4

For Data Visualisation purposes, I am using Databricks to create dashboards. This is achieved by creating charts in a notebook and linking those charts to the dashboard.

But I'm facing an issue in refreshing the data linked to the dashboard. I tried creating a job to refresh the entire notebook. The job succeeded but the dashboard linked to it was still showing previous data.

I believe Databricks Jobs creates a separate instance, runs the workflows and discards the instance.

With this, I won’t be able to get the updated data in the dashboard. I have to manually click on the Run All button.

Is there any other way this could be done automatically?

Sanjay
  • 328
  • 1
  • 3
  • 13
  • As this post has been within the last months of writing my comment, here my observations: I am working also with Databricks and I am using Google Chrome, since a while I experience also issues with autorefresh. Commands are shown as in progress, in reality they are done. I assume this is a glitch in the front end and this will be fixed at some point – Stefan Papp May 13 '22 at 05:45
  • I also am not able to get my dashboards to auto-refresh either.
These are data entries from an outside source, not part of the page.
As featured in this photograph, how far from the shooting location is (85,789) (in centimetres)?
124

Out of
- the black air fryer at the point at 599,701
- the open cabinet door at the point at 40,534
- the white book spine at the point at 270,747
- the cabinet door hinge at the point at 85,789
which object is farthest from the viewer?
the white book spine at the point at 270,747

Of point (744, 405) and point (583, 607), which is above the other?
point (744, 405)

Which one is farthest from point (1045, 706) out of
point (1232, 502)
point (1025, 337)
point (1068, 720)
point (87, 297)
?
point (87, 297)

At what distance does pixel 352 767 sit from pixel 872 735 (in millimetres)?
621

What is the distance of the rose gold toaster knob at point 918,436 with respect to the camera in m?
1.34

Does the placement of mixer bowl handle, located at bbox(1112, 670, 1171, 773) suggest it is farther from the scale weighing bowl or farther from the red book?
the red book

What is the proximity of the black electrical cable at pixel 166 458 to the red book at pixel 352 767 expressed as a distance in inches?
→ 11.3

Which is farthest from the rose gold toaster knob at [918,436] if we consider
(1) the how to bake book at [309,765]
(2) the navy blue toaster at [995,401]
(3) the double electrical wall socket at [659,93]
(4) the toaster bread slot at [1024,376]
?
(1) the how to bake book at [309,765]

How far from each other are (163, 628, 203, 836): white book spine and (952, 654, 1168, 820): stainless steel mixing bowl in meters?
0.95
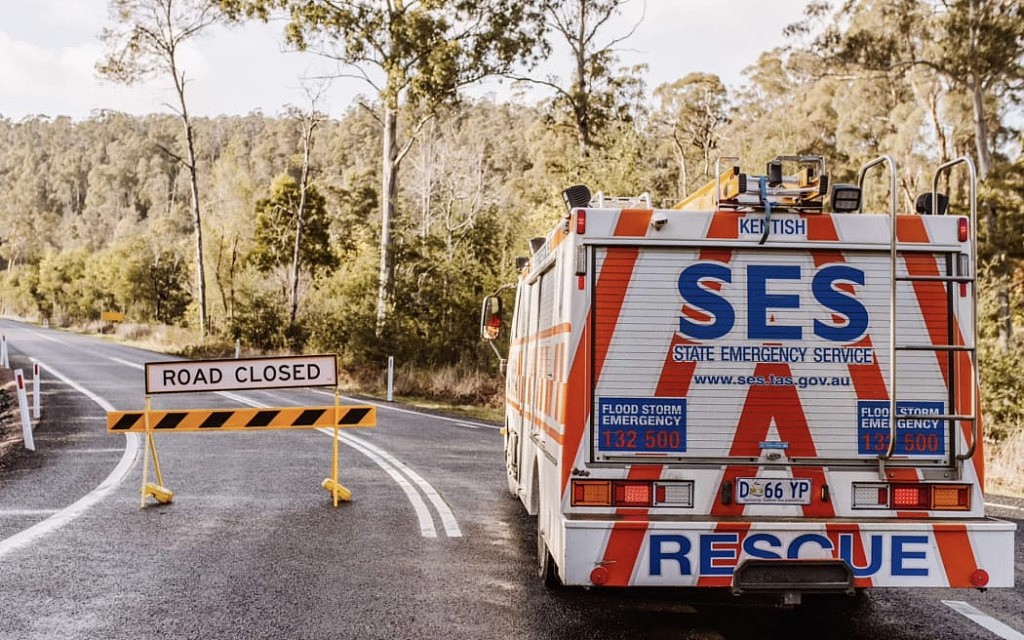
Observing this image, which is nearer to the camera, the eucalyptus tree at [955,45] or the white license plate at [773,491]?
the white license plate at [773,491]

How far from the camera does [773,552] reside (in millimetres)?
4789

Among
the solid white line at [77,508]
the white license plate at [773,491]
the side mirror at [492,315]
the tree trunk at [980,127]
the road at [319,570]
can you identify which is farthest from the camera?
the tree trunk at [980,127]

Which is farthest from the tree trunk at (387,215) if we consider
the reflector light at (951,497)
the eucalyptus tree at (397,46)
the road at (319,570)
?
the reflector light at (951,497)

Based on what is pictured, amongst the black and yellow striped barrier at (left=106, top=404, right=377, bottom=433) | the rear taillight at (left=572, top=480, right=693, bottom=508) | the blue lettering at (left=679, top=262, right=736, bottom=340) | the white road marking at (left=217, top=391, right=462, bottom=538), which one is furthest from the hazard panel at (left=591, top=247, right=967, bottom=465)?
the black and yellow striped barrier at (left=106, top=404, right=377, bottom=433)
And I am fairly certain this isn't a browser issue. – Rebekah Waterbury Feb 02 '23 at 20:15
  • Same here, the updated notebook results are only accessible via the job run results, **not** via the dashboard view. – py_j Feb 08 '23 at 08:12
  • I am having the same issue. Any update on this topic? – Liky Mar 29 '23 at 08:40

2 Answers2

2

I believe Databricks Jobs creates a separate instance, runs the workflows and discards the instance.

Unfortunately, this assumption appears to be right: the Databricks support supplied me with the following explanation (Feb 2023):

For now, sharing a dashboard that can be regularly updated can be done only through its job run result. [...] Now, the challenge you have is to share a version of the notebook without any code and with interactive visualizations.
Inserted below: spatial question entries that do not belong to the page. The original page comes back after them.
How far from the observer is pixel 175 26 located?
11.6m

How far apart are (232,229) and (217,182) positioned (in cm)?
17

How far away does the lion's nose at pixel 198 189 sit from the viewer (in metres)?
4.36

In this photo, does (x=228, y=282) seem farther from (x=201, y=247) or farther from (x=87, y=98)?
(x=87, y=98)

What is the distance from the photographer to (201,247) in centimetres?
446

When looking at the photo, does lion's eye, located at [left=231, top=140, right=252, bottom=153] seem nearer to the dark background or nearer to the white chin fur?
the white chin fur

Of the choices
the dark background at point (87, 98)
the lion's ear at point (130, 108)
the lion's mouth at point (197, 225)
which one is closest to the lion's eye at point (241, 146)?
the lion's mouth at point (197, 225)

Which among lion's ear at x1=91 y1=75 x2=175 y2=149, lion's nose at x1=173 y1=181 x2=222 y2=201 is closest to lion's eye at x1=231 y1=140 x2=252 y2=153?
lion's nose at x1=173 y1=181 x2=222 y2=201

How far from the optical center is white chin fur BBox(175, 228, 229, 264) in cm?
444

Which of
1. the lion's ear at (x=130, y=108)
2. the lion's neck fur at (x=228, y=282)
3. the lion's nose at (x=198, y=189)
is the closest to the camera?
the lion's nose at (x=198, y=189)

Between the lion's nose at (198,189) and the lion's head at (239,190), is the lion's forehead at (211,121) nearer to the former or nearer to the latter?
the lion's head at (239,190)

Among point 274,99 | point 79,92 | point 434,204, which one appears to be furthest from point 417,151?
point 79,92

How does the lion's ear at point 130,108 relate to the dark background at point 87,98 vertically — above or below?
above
If that is the case, you can create a dashboard based on the visualisations in the notebook, and in the job result page, in the output toggle, select [...] dashboard or results only options. You will get a link to that specific dashboard like /run/latestSuccess/dashboard/{dashboard_id}.

For my use case (sharing updated dashboards with non-coder audience), I've setup scheduled runs of the notebooks, added the users to the job run notifications (only for successful runs) and supplied them with an illustrated guide how to access the dashboard view from that email (subject like [long number] Success--view run [number] of [name of notebook]:

  1. click link "View run in Databricks"
  2. In "Output" dropdown menu select Dashboard: <name of your dashboard>
  3. Click the right arrow in the sidebar "Task run details" to hide the sidebar

If you find a way to setup a dashboard with a single URL that is updated periodically, please let me know!

py_j
  • 381
  • 3
  • 7
0

First of all apologies for the late reply.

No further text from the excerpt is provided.